Tokio. Bisher war es in Japan in den vergangenen 25 Jahren meist so: Entweder die drittgrößte Volkswirtschaft der Welt steckte gerade in einer Deflation, also einem fallenden Preisniveau, wodurch der Reallohn bei gleich bleibenden Gehältern eigentlich steigen würde. Allerdings ging der Preisverfall häufig mit Einsparungen bei Personalkosten einher. Oder aber die Preise stiegen leicht, und dann wurden die Löhne meist nicht entsprechend angehoben. Denn viele Betriebe erwarteten nicht, dass ein nachhaltiger Aufschwung mit starker Nachfrage folgen würde. Das Resultat: Es mangelt an Vertrauen, die Reallöhne sind seit Jahren gefallen.
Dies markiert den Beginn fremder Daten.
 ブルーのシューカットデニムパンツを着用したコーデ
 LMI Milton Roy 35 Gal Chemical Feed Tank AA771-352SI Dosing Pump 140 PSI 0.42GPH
Anfang Juni zeigten die Statistiken des Arbeitsministeriums etwas anderes. Der durchschnittliche Nominallohn, inklusive Überstunden und Boni, stieg im April um 0,9 Prozent auf 274.577 Yen (nach aktuellem Wechselkurs rund 2001 Euro). Dies markierte die stärkste Zunahme seit Dezember 2014 und die zweite in Folge. Unter Berücksichtigung der Inflationsrate beträgt der Lohnzuwachs allerdings nur 0,1 Prozent. Da es vorläufige Berechnungen sind, könnte dieser Reallohnanstieg auch noch revidiert werden. Aber immerhin ist es der erste Zuwachs seit zwei Jahren. Im Vergleich mit 2014, als die Reallöhne im Schnitt um drei Prozent fielen, ist die Richtung jedenfalls positiv.
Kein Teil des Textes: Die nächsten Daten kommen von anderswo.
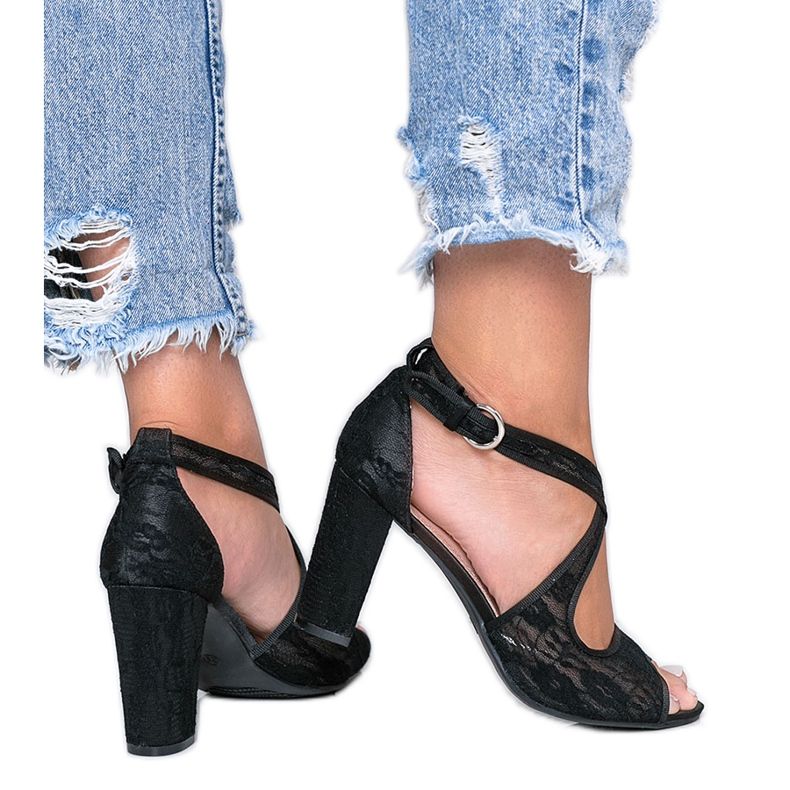 Svarta spetsskor på Beth -stolpen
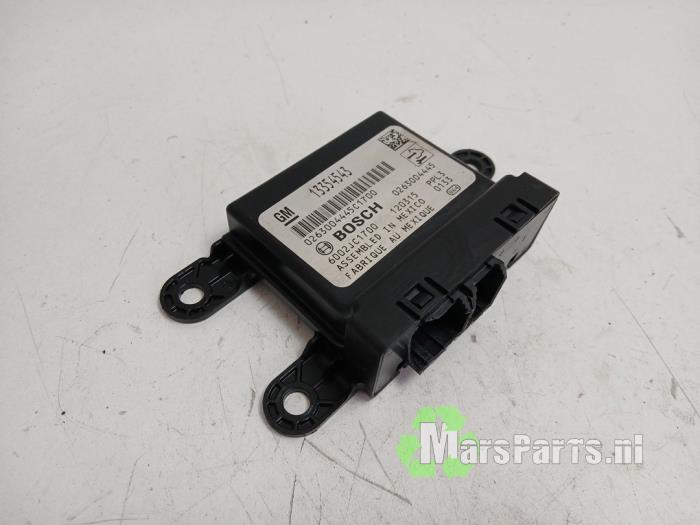 Begagnade PDC-modul Opel Astra J (PC6/PD6/PE6/PF6) 1.4 Turbo 16V Pris € 35,00 Marginaltabell erbjuds av Autodemontagebedrijf De Mars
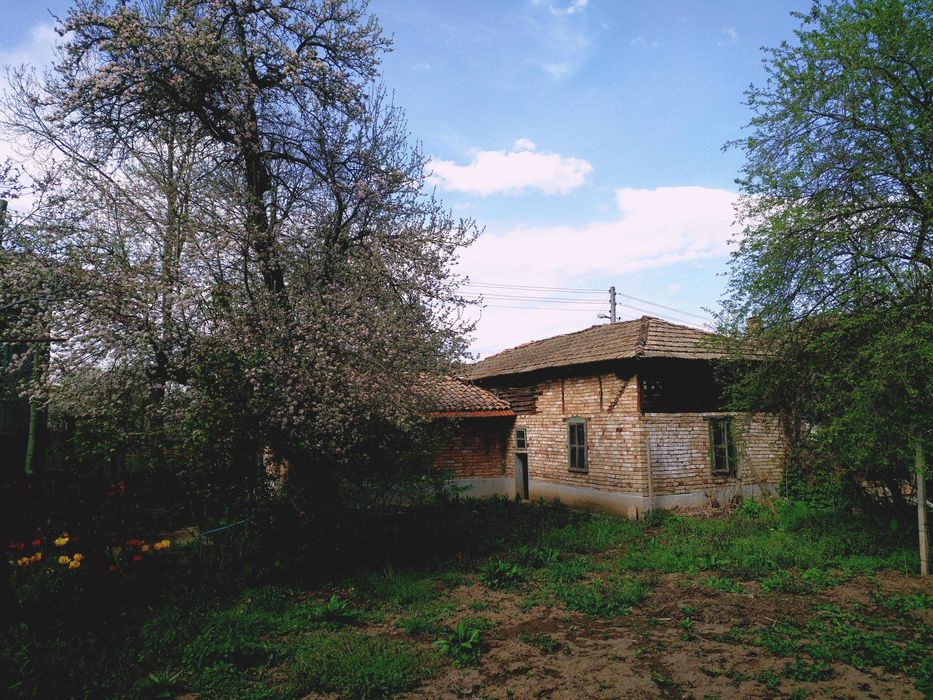 Продава се Къща в с. Славяново, Област Търговище - 100 кв.м за 128 €/кв.м - Снимка #3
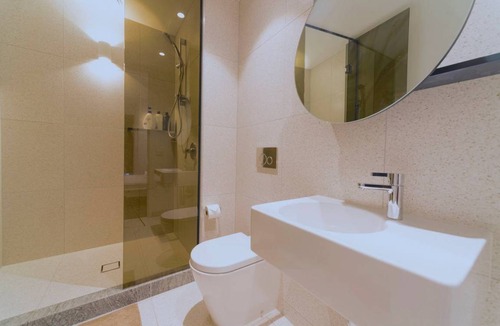 Melbourne Apartment | Pride Fawkner Apt *Balcony WIFI+POOL/GYM+Smart TV Netflix & Foxtel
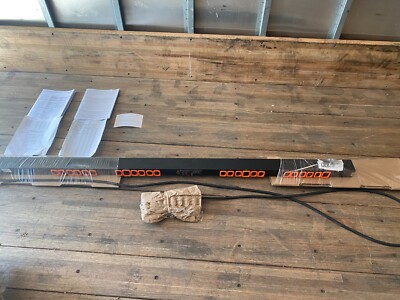 Vertiv Geist GU30007L Upgradeable Switched Outlet Level Monitored rPDU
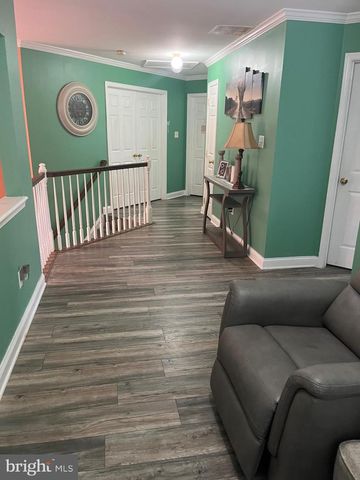 214 E KENNEDY DR, Egg Harbor Township, NJ 08234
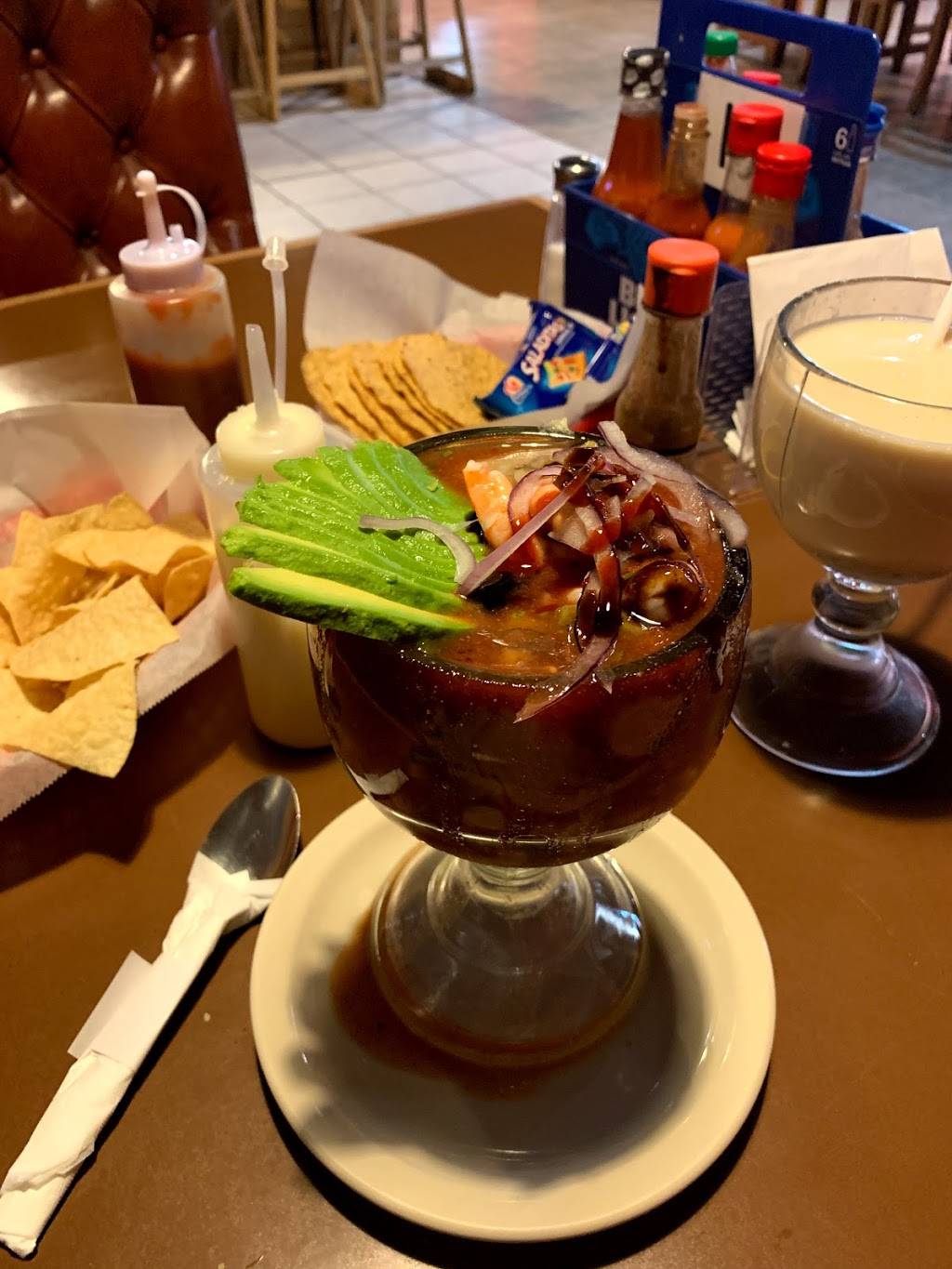El Alboroto Mariscos & Chavelas | restaurant | 8427 W Peoria Ave, Peoria, AZ 85345, USA | 6232363303 OR +1 623-236-3303
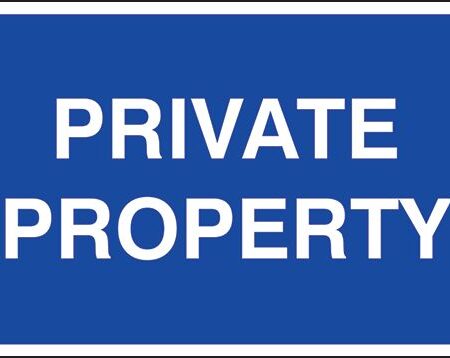 GL54B/R - 300x400mm Private Property - Rigid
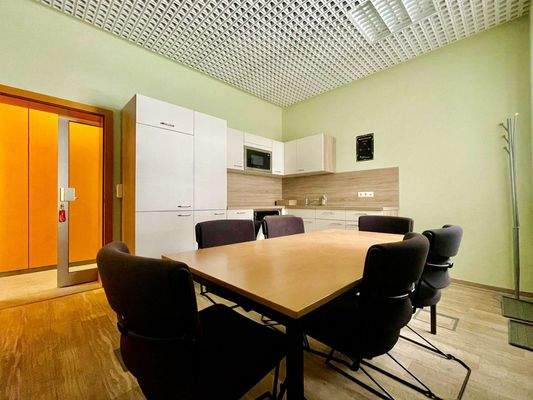 Aufenthaltsraum mit Küche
Viele Teilzeit-Beschäftigte

Doch nicht jeder unselbstständig Beschäftigte profitiert. Seit dem Platzen einer Spekulationsblase 1990, das die japanische Volkswirtschaft bis heute belastet, hat sich der Arbeitsmarkt in zwei Klassen aufgeteilt. Auf der einen Seite sind die Vollzeitbeschäftigten mit starkem Kündigungsschutz, sozialer Absicherung und dem Versprechen auf Lohnsteigerungen. Demgegenüber wächst die Zahl von befristet oder Teilzeit-Angestellten sowie Selbstständigen, die über diese Absicherungen meist nicht verfügen. Sie machen mittlerweile rund ein Drittel der Arbeitsbevölkerung aus und verdienen deutlich weniger.

Für die japanische Regierung aber sind es erleichternde Nachrichten. Vor einem Jahr hatte sie die Mehrwertsteuer von fünf auf acht Prozent angehoben, um den Anstieg der hohen Staatsschulden von weit über 200 Prozent der jährlichen Wirtschaftsleistung einzudämmen. Daraufhin fiel die Binnennachfrage zurück, die Volkswirtschaft rutschte mehrmals in eine Rezession. Nun allerdings scheinen die negativen Effekte der Mehrwertsteuererhöhung zunächst überwunden. Zwar ist eine weitere Anhebung der Steuer auf zehn Prozent schon beschlossen, terminlich aber noch nicht festgelegt.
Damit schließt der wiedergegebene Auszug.